Tussen partijen is in geschil of werknemer met deze bepalingen finale kwijting ten aanzien van zijn pensioenaanspraken heeft verleend aan Nijhuis Pompen. Uit voornoemde bepalingen van de beide overeenkomsten, mede bezien in samenhang met de overige bepalingen uit de overeenkomsten, volgt naar het oordeel van het hof dat partijen met het sluiten van de overeenkomsten voor ogen stond aan alle onzekerheden, onder andere met betrekking tot vorderingen die zij over en weer op elkaar hadden, een einde te maken. In de overeenkomst van 6 juli 2005 is in artikel 3 bepaald dat geen eindafrekening van de arbeidsovereenkomst zal plaatsvinden omdat de afvloeiingsregeling die werknemer ontvangt een all-in voorziening is. Naar het oordeel van het hof vallen hieronder ook de pensioenaanspraken van werknemer nu deze onlosmakelijk zijn verbonden aan de arbeidsovereenkomst tussen partijen.
Nu de pensioenaanspraken van werknemer in beginsel onder de finale kwijting zoals opgenomen in de overeenkomsten van 6 juli 2005 en 26 januari 2006 vallen, komt de vraag aan de orde of deze finale kwijting nietig is wegens strijd met dwingend recht. Volgens artikel 32 lid 4 Pensioen- en Spaarfondsenwet (PSW) kan een pensioen of aanspraak op pensioen niet worden afgekocht behoudens de in deze bepaling genoemde uitzonderingen. Daaraan voegt het achtste lid toe dat elk beding dat hiervan afwijkt nietig is.

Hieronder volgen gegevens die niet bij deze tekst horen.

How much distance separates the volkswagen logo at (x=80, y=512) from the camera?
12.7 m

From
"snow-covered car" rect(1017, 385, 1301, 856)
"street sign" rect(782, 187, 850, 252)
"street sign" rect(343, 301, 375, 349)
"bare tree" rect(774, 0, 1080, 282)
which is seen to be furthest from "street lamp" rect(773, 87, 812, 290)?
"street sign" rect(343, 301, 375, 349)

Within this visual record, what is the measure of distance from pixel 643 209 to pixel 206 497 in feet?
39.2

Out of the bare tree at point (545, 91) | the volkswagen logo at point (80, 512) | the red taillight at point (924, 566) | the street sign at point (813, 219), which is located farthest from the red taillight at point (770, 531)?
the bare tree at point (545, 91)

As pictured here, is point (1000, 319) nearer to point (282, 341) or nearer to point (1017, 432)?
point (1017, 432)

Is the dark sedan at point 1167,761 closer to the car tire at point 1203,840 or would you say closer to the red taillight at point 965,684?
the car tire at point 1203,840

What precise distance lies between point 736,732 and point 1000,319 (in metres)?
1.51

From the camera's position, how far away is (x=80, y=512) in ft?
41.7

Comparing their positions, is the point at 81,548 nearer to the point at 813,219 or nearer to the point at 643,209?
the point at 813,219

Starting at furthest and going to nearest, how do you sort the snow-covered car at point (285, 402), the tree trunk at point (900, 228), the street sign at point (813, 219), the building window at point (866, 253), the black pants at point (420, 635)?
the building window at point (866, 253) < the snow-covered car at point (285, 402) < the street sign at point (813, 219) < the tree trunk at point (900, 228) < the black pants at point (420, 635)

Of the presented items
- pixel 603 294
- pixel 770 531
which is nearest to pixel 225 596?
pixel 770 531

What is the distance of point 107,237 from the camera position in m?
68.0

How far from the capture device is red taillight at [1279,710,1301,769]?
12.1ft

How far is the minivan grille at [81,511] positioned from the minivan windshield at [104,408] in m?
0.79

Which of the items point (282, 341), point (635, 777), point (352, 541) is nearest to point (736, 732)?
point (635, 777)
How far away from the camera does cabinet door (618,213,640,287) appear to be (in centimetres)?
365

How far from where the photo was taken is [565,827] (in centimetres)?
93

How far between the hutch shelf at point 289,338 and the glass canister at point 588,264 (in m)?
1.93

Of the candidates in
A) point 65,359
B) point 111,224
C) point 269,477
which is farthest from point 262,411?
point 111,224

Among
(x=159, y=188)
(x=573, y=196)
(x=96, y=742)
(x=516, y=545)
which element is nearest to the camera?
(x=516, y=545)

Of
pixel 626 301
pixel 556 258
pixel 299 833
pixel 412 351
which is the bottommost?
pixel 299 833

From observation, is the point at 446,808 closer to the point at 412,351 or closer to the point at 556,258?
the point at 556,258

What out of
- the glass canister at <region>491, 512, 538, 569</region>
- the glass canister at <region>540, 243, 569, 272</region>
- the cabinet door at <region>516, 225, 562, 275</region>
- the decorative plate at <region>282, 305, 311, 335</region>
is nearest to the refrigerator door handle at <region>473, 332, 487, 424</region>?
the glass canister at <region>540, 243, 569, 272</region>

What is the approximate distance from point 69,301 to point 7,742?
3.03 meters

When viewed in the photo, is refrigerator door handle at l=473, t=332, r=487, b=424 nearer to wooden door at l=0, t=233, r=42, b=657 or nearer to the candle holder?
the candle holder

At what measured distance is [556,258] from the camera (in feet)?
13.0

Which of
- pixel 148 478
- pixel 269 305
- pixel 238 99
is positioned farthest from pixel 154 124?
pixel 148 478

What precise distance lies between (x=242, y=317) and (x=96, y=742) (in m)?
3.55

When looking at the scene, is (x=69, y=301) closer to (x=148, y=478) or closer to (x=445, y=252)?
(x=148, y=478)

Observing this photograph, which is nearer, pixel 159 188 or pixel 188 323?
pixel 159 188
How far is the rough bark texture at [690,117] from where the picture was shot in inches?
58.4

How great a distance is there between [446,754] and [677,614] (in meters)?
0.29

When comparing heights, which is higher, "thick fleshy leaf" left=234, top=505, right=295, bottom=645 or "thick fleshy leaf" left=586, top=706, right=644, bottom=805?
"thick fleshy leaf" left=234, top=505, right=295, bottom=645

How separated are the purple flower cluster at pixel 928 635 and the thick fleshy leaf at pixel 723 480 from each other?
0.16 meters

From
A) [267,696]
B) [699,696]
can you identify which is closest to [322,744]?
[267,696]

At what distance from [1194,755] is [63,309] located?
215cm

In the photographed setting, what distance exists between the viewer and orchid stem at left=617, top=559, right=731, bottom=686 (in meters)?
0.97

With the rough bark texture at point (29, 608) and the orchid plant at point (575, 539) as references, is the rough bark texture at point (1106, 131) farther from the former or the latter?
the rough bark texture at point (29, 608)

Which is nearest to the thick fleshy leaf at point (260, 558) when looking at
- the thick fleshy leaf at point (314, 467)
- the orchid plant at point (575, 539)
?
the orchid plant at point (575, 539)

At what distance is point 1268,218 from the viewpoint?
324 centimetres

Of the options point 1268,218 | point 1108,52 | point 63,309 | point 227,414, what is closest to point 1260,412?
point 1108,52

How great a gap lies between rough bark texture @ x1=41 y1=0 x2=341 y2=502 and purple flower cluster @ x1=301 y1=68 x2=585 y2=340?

Deze bepalingen strekken onder meer ter bescherming van een deelnemer als bedoeld in artikel 1 lid 1 onder g PSW. De vordering van werknemer ziet op het voldoen van een backserviceverplichting ter verkrijging van een pensioenaanspraak (op basis van het eindloon). Indien deze verplichting onder de finale kwijting zou vallen, behoeft Nijhuis Pompen deze niet meer te voldoen. Als gevolg daarvan zou werknemer geen pensioen op basis van het eindloon uitgekeerd krijgen, maar een pensioen op basis van het middelloon. Aldus zou werknemer afstand hebben gedaan van zijn aanspraak op een pensioen op basis van zijn eindloon. Daarmee zou sprake zijn van afkoop van (aanspraak op) pensioen. Gesteld noch gebleken is dat sprake is van een in artikel 32 PSW genoemde uitzondering, op grond waarvan afkoop wel kan plaatsvinden. Aldus is de finale kwijting ten aanzien van de pensioenaanspraken in strijd met de dwingendrechtelijke bepaling van artikel 32 PSW en daarmee in beginsel nietig. Omdat aan de voorwaarden van artikel 7:902 BW (vaststellingsovereenkomst) niet is voldaan, zijn de finale kwijtingen nietig. Aldus heeft werknemer recht op affinanciering van zijn pensioenaanspraken door Nijhuis Pompen.
De vordering in reconventie faalt, nu partijen finale kwijting zijn overeengekomen.